Document excerpt —

Re: [RFC PATCH 2/3 v0.2] sched/umcg: RFC: add userspace atomic helpers
From: Peter Oskolkov
Date: Fri Jul 09 2021 - 00:01:57 EST
On Thu, Jul 8, 2021 at 2:12 PM Jann Horn <jannh@xxxxxxxxxx> wrote:
>
> On Thu, Jul 8, 2021 at 9:46 PM Peter Oskolkov <posk@xxxxxxx> wrote:
> > Add helper functions to work atomically with userspace 32/64 bit values -
> > there are some .*futex.* named helpers, but they are not exactly
> > what is needed for UMCG; I haven't found what else I could use, so I
> > rolled these.
> >
> > At the moment only X86_64 is supported.
> >
> > Note: the helpers should probably go into arch/ somewhere; I have
> > them in kernel/sched/umcg.h temporarily for convenience. Please
> > let me know where I should put them and how to name them.
>
> Instead of open-coding spinlocks in userspace memory like this (which
> some of the reviewers will probably dislike because it will have
> issues around priority inversion and such), I wonder whether you could
> use an actual futex as your underlying locking primitive?
>
> The most straightforward way to do that would probably be to make the
> head structure in userspace look roughly like this?
>
> struct umcg_head {
> u64 head_ptr;
> u32 lock;
> };
>
> and then from kernel code, you could build a fastpath that directly
> calls cmpxchg_futex_value_locked() and build a fallback based on
> do_futex(), or something like that.

Dataset excerpt —

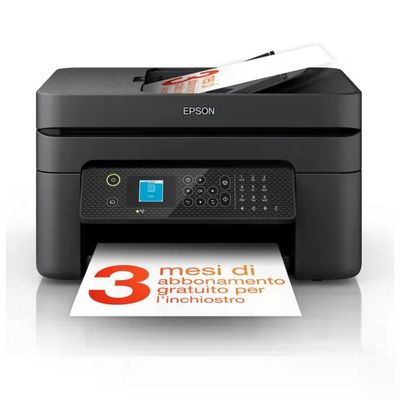 Epson WorkForce WF-2930DWF Stampante Multifunzione Inkjet A4 Wi-Fi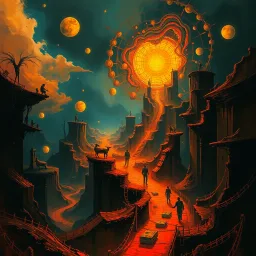 Whose Nightmare Is It Anyway? - Text-based game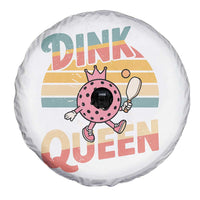 Pickleball Girl Lover Spare Tire Cover Dink Queen - Wonder Print Shop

Apply what you read —
1) In the UMCG patch thread, which architecture do the userspace atomic helpers currently support?
2) In the UMCG patch thread, why does the reviewer suggest using an actual futex as the underlying locking primitive instead of open-coded spinlocks in userspace memory?
3) Write what comes next in the UMCG patch thread.
The listing is separate material with no connection to the UMCG patch thread.

Outputs for the tasks —
1) Only X86_64.

2) Open-coded spinlocks in userspace memory would probably draw objections from some reviewers because they raise issues such as priority inversion. An actual futex would avoid that approach.

3)
>
> There is precedent for using futex from inside the kernel to
> communicate with userspace: See mm_release(), which calls do_futex()
> with FUTEX_WAKE for the clear_child_tid feature.
Hi Jann,
Thanks for the note!
The approach you suggest will require locking every operation, I
believe, while in the scheme I have pushes/inserts are lock-free if
there are no concurrent pops/deletes. And the kernel does mostly
pushes (waking workers, and there can be a lot of workers), while pops
are rare (idle servers, and there is no reason for the number of
servers to exceed the number of CPUs substantially, and if there is
contention here, it will be very short-lived), while the userspace
will pop the entire stack of idle workers in one op (so a short lock
as well). So I think my approach scales better. And priority inversion
should not matter here, because this is for userspace scheduling, and
so the userspace scheduler should worry about it, not the kernel.
Am I missing something?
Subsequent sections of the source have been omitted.